Frühe‑Universum‑Merkmale in der Nähe
Trotz ihrer relativen Nähe von rund 1,8 Milliarden Lichtjahren weist das zentrale Schwarze Loch Eigenschaften auf, die typischerweise mit den ersten Milliarden Jahren nach dem Urknall assoziiert werden. Die Analyse neuer Beobachtungen sowie archivierter Daten legt nahe, dass die Akkretionsrate des Lochs in den letzten Jahren deutlich zugenommen hat.
Entstehung eines energiereichen Teilchenjets
Der verstärkte Materiezufluss hat offenbar einen hochenergetischen Jet aus Teilchen ausgelöst, der sich entlang der Rotationsachse des Schwarzen Lochs ausbreitet. Solche Jets gelten als Schlüsselphänomene für das Wachstum von Schwarzen Löchern und die Wechselwirkung mit ihrer Umgebung.
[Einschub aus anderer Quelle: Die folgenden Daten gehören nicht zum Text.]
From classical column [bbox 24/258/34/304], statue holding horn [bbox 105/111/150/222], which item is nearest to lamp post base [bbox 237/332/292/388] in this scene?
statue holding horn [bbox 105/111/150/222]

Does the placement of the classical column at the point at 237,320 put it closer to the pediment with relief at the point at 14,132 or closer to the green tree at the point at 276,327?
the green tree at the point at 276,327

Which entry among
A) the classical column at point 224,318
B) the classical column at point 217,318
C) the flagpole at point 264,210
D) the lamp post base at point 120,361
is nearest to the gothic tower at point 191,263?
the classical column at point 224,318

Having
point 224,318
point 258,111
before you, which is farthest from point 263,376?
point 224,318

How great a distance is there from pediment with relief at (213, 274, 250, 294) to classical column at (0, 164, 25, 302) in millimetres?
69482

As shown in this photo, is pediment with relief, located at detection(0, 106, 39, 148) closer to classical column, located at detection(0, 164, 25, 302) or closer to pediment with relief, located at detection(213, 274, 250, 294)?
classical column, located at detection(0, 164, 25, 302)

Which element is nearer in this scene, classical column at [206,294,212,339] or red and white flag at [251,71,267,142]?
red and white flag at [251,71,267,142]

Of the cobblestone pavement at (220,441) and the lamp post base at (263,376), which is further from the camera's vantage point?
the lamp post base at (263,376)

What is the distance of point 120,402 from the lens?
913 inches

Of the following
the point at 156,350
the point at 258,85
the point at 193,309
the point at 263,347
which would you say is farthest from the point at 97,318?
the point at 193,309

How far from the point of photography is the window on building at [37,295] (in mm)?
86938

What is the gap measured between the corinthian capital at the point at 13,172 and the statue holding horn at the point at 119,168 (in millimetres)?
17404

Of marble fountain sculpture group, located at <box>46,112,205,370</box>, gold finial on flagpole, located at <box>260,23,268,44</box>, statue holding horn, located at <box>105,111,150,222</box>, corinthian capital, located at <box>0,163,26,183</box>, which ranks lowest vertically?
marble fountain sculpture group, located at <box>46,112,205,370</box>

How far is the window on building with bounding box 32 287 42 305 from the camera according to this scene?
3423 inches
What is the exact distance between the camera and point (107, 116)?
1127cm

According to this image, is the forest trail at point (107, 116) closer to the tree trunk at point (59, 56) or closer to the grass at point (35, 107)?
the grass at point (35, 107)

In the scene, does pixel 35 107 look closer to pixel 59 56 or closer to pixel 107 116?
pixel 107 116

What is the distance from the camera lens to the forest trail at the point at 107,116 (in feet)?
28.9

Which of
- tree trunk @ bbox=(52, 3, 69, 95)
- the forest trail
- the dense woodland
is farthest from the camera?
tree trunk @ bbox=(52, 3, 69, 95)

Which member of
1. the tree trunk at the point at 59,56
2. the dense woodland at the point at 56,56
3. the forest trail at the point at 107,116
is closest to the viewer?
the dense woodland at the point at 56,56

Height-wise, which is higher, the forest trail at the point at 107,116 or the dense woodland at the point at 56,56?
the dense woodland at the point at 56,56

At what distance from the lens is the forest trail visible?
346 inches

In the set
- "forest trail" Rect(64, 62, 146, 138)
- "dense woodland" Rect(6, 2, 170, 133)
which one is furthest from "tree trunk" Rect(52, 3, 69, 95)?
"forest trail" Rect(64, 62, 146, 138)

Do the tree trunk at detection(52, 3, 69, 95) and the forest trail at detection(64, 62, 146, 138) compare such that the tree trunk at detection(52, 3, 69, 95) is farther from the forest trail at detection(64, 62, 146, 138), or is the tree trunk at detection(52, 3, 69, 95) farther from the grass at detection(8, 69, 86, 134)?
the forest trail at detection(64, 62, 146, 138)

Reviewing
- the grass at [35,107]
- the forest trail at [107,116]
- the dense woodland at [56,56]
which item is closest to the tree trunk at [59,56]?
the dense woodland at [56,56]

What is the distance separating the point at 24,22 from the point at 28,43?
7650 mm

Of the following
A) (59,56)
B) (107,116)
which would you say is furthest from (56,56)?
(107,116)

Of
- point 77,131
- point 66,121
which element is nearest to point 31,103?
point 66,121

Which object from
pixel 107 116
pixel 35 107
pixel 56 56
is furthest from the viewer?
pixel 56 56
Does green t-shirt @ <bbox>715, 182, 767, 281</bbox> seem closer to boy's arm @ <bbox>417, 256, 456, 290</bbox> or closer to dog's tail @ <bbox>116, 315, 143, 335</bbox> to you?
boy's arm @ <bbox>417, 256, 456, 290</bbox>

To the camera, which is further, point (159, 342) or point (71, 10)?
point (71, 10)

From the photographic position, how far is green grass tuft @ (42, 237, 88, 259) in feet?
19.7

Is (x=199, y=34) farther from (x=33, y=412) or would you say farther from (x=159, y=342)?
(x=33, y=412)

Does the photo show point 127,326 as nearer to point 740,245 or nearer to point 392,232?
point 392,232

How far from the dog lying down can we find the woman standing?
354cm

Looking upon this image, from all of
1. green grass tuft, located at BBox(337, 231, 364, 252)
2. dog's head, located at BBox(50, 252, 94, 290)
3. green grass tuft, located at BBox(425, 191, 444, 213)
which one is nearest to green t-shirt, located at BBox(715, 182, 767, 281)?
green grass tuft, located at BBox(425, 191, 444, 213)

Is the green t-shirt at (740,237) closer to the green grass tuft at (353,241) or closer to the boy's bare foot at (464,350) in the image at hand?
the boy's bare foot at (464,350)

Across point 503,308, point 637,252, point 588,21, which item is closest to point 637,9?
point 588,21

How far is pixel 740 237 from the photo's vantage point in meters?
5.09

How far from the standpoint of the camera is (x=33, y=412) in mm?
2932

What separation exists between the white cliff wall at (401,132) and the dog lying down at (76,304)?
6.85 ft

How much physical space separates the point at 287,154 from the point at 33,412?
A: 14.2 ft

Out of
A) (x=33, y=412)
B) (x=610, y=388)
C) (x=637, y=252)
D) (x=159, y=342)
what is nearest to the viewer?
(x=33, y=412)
Bedeutung für die Astrophysik
Durch die Beobachtung eines solch nahen Objekts, das dennoch Merkmale des frühen Universums trägt, können Wissenschaftler Modelle zur Jet‑Entstehung und zum massenhaften Wachstum von Schwarzen Löchern besser testen. Die Ergebnisse liefern wertvolle Anhaltspunkte dafür, wie sich ähnliche Prozesse in den ersten Milliarden Jahren nach dem Urknall entwickelt haben könnten.